#### [Problem to solve]
Write out the stretch of the passage on debt and credit scores below from "As you go about" through "available balances show.", word for word.

As you go about your day, you may or may not realize the amount of money you are spending. Groceries, mortgage payments, and utility bills add up and can make a big dent in your finances—which can come as a surprise for some.
Before you consider a bankruptcy lawyer for Chapter 7 or Chapter 13 bankruptcy, you should first take a look at your credit score. In addition to debt, a variety of financial factors affect your credit score. But, for the sake of this article, here is how debt affects your credit score:
What Is Borrowed and Available- A huge part of determining your credit score is based on the relationship between what debt you owe and what your balances are. In order to receive a higher credit, the amount of debt you owe should be less in proportion to what your available balances show.
New Debt- Roughly 10% of your credit score deals with “new debts”. If you recently took out a loan for, say, a car or a house, then these would constitute for a new debt.

#### [Recorded data]
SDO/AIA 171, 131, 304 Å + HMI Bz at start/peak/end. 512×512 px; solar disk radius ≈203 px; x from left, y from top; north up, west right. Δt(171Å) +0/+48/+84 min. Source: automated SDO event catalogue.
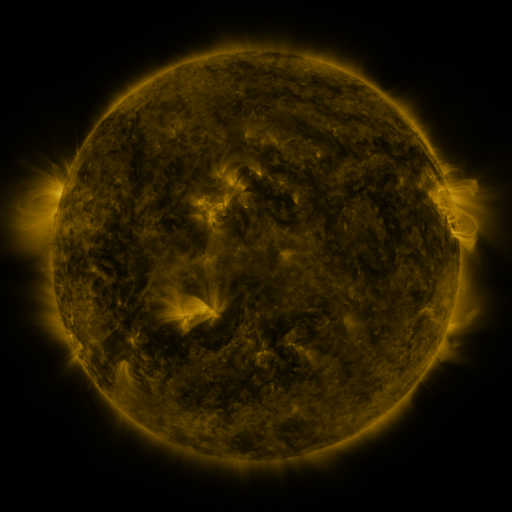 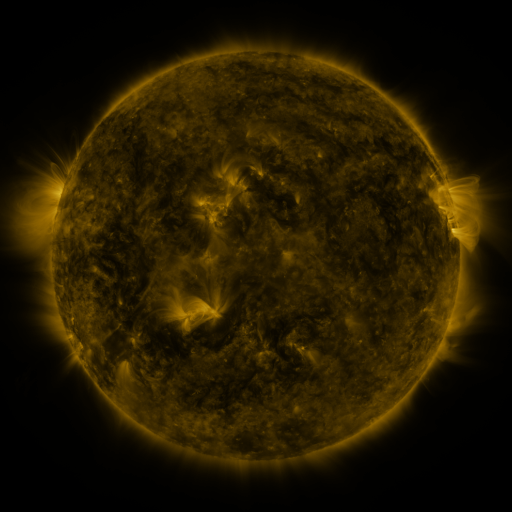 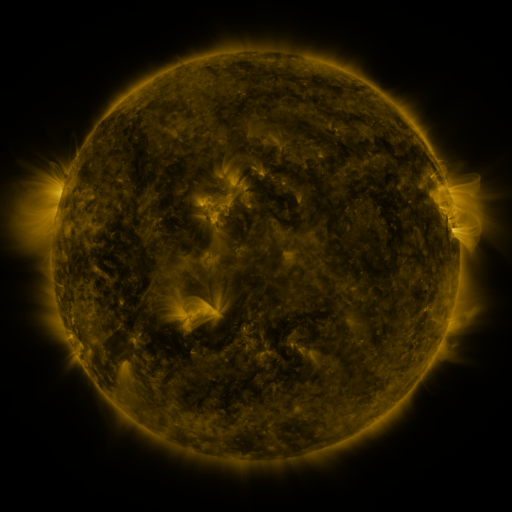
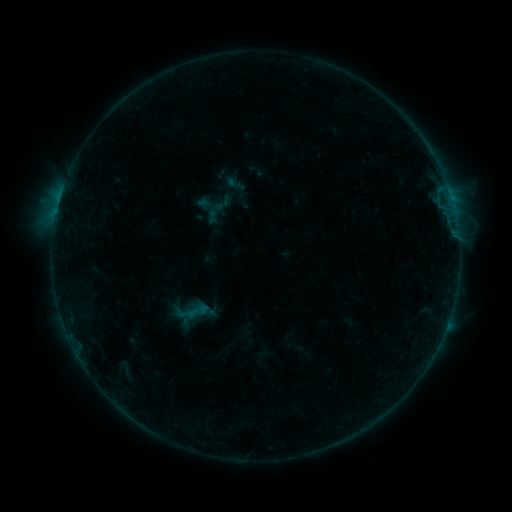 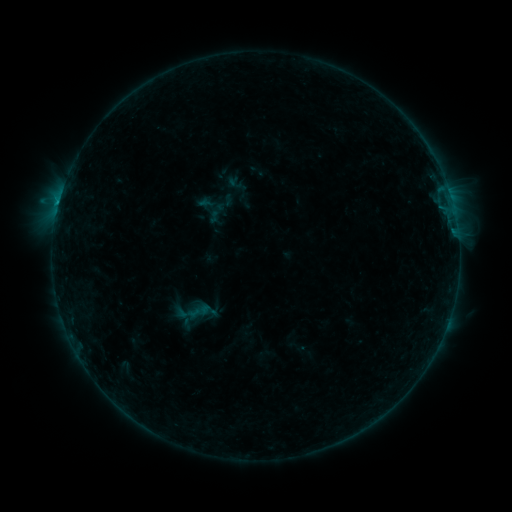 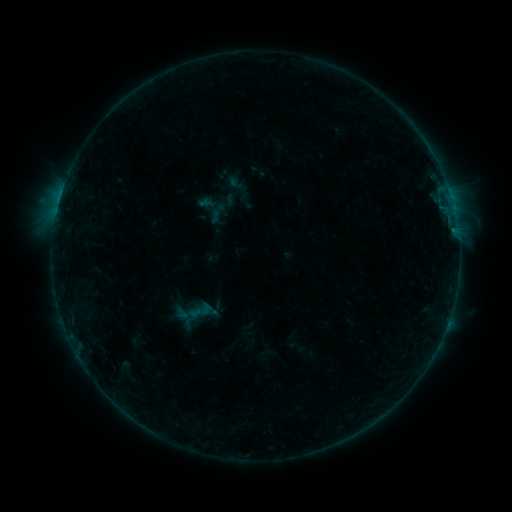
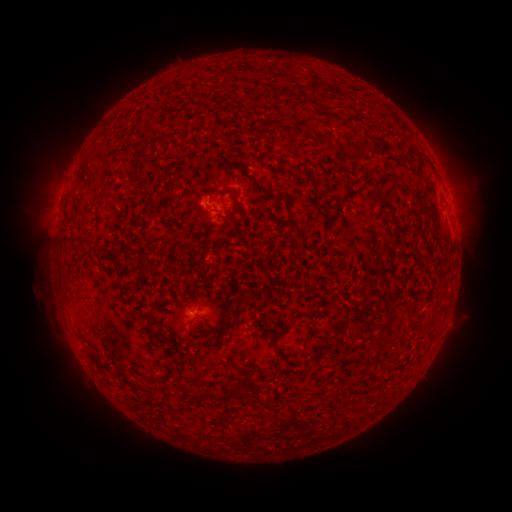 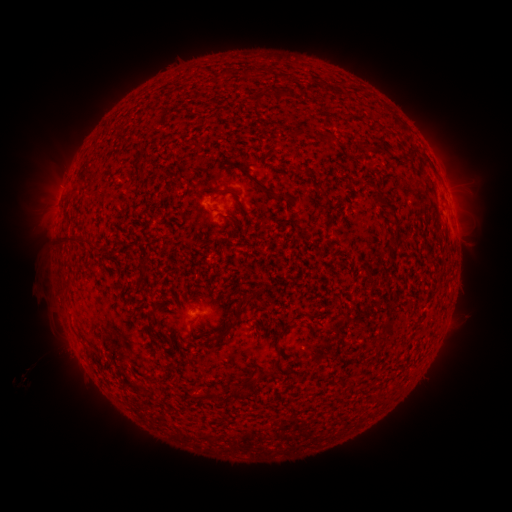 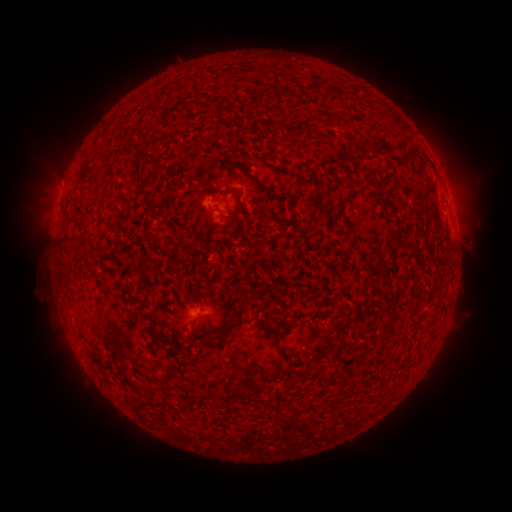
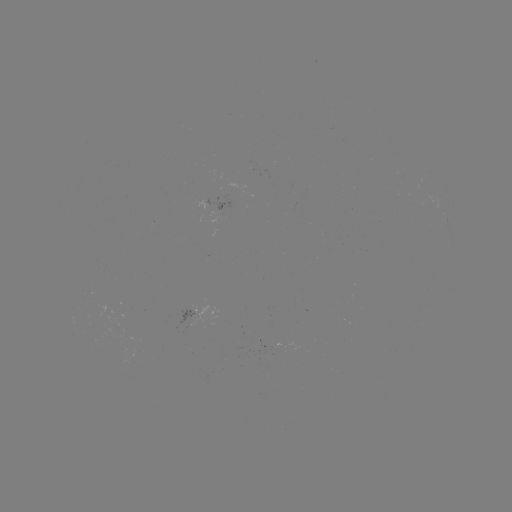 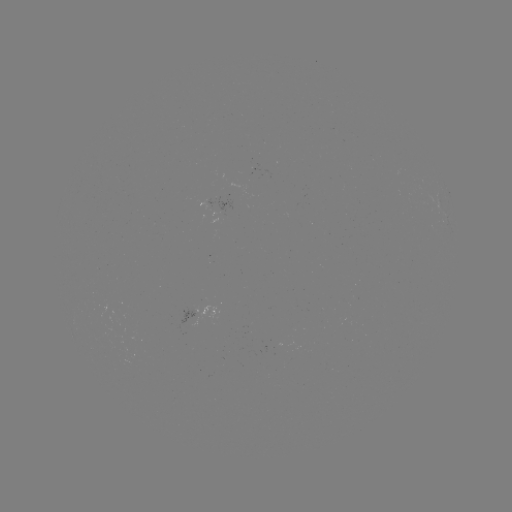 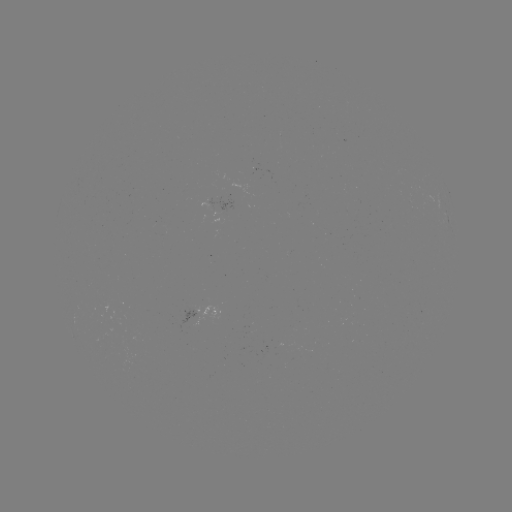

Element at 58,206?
B6.4 flare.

#### [Task response]
As you go about your day, you may or may not realize the amount of money you are spending. Groceries, mortgage payments, and utility bills add up and can make a big dent in your finances—which can come as a surprise for some.
Before you consider a bankruptcy lawyer for Chapter 7 or Chapter 13 bankruptcy, you should first take a look at your credit score. In addition to debt, a variety of financial factors affect your credit score. But, for the sake of this article, here is how debt affects your credit score:
What Is Borrowed and Available- A huge part of determining your credit score is based on the relationship between what debt you owe and what your balances are. In order to receive a higher credit, the amount of debt you owe should be less in proportion to what your available balances show.